## [What to work on]
From the data below, copy each line that includes the word "site".
[Opening Provided data section]
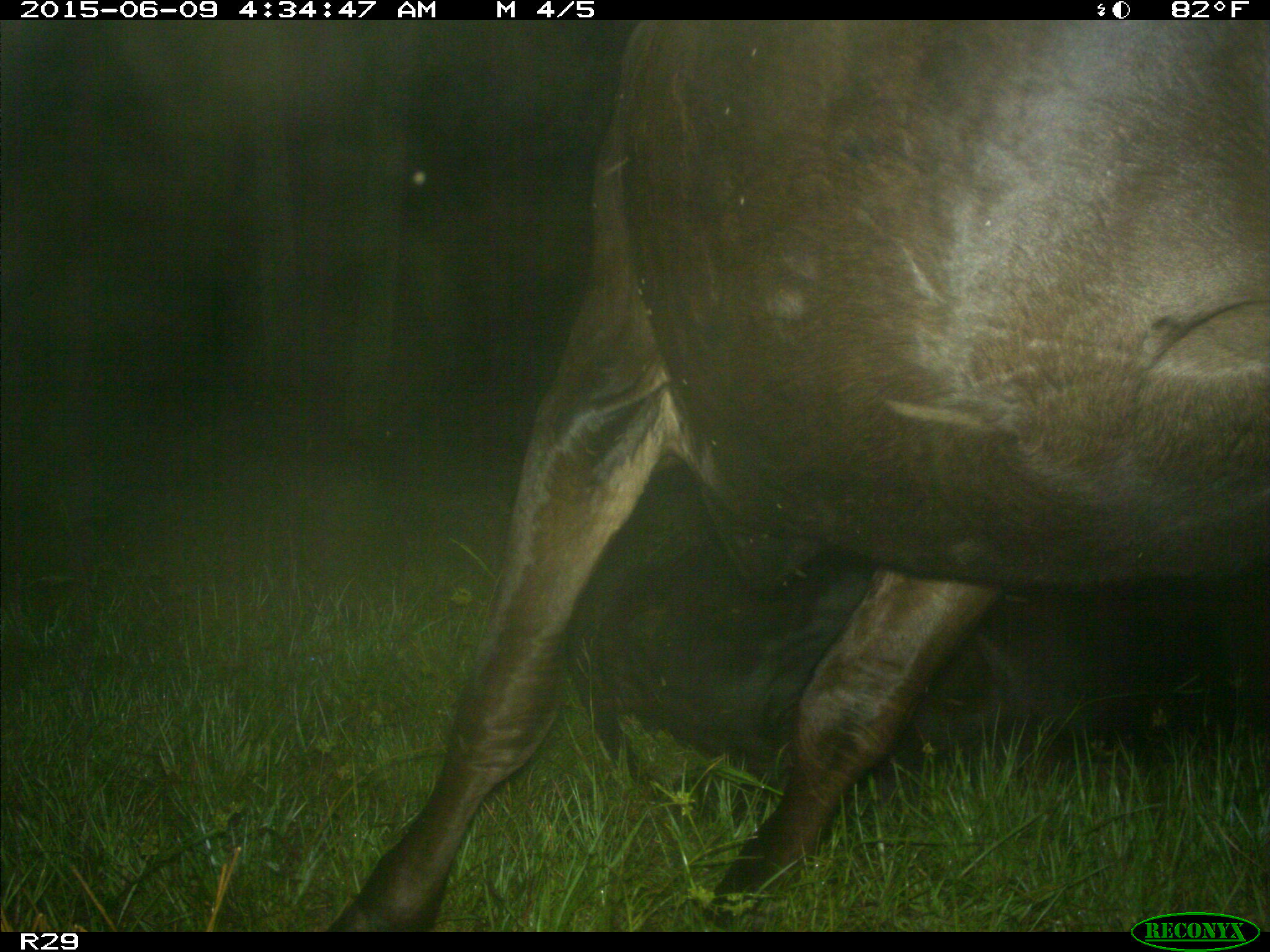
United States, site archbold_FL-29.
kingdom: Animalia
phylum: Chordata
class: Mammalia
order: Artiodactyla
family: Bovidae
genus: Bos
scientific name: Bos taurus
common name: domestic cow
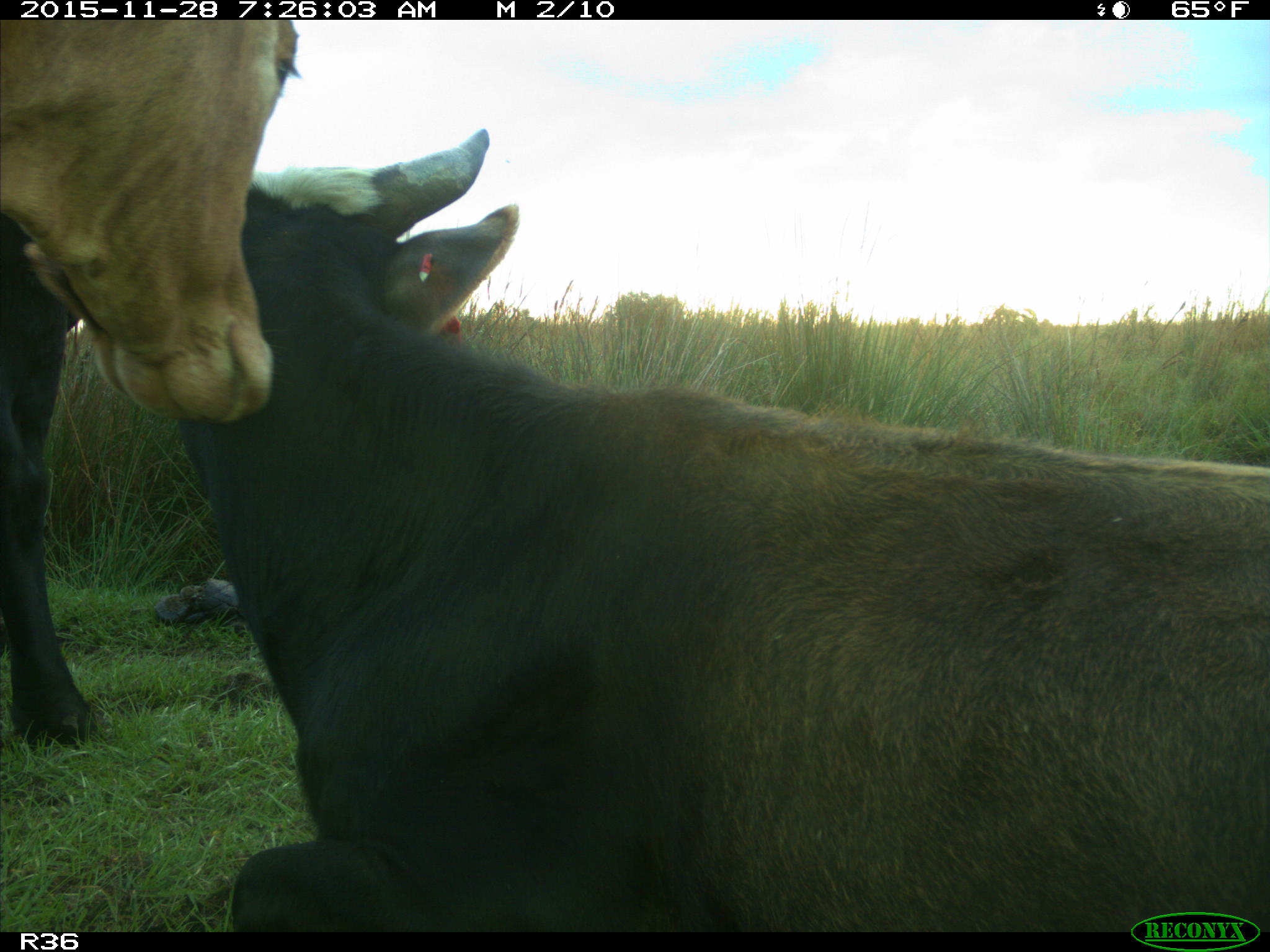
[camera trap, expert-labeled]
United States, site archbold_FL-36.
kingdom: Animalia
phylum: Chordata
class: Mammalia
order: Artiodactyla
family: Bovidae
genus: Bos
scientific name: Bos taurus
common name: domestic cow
[Closing Provided data section]
[Opening Provided data section]
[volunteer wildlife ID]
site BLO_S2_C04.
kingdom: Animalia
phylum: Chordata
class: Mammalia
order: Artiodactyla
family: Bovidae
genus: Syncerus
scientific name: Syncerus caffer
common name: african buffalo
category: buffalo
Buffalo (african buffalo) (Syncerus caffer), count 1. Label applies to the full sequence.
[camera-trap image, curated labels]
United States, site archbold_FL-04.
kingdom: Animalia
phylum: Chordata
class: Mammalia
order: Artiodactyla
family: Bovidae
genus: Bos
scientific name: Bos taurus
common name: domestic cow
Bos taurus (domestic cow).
[Closing Provided data section]
[Opening Provided data section]
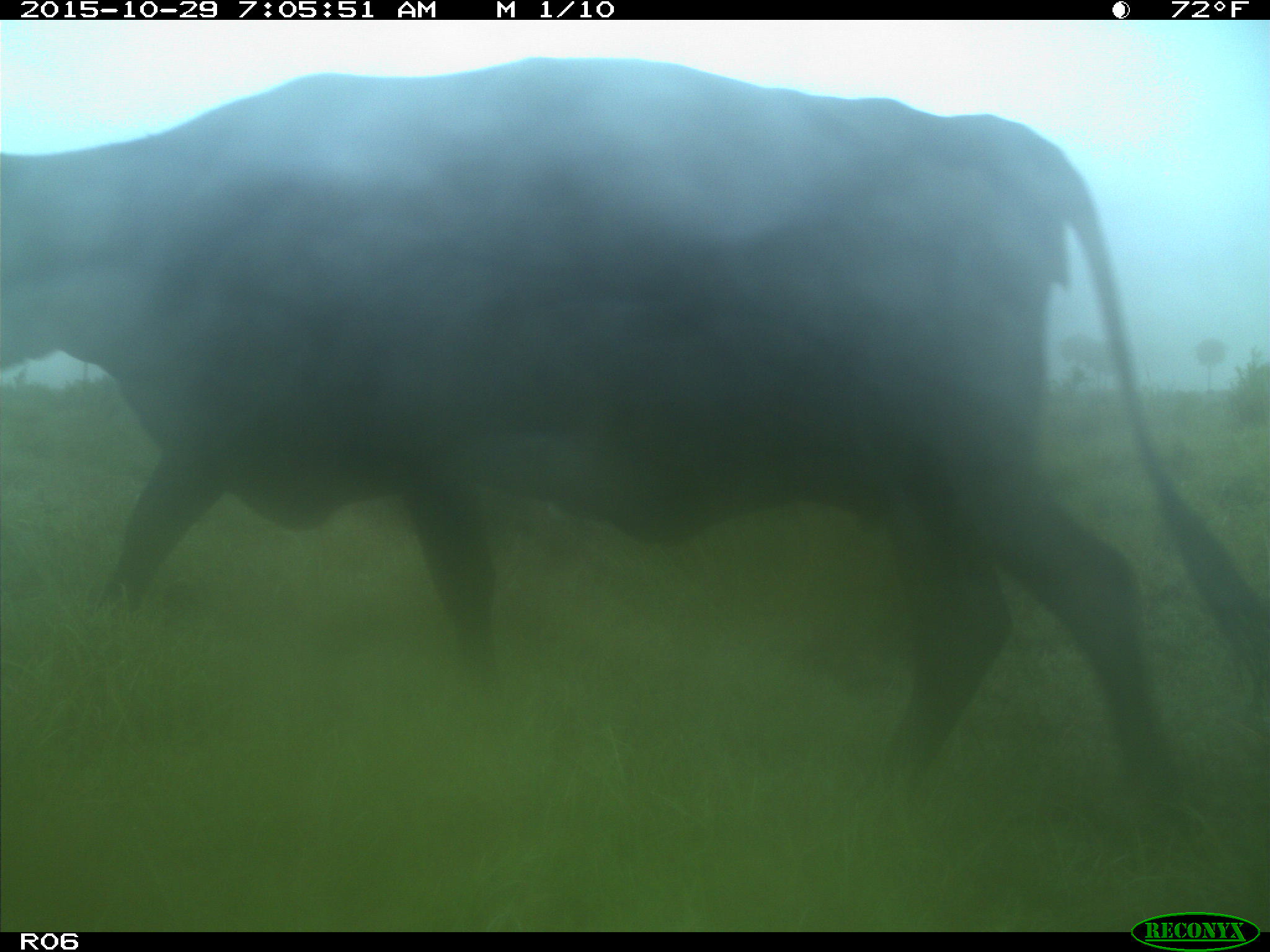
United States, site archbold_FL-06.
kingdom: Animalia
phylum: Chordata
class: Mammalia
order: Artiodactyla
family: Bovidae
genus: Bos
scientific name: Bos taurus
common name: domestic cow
[Closing Provided data section]
## [Result]
United States, site archbold_FL-29.
United States, site archbold_FL-36.
site BLO_S2_C04.
United States, site archbold_FL-04.
United States, site archbold_FL-06.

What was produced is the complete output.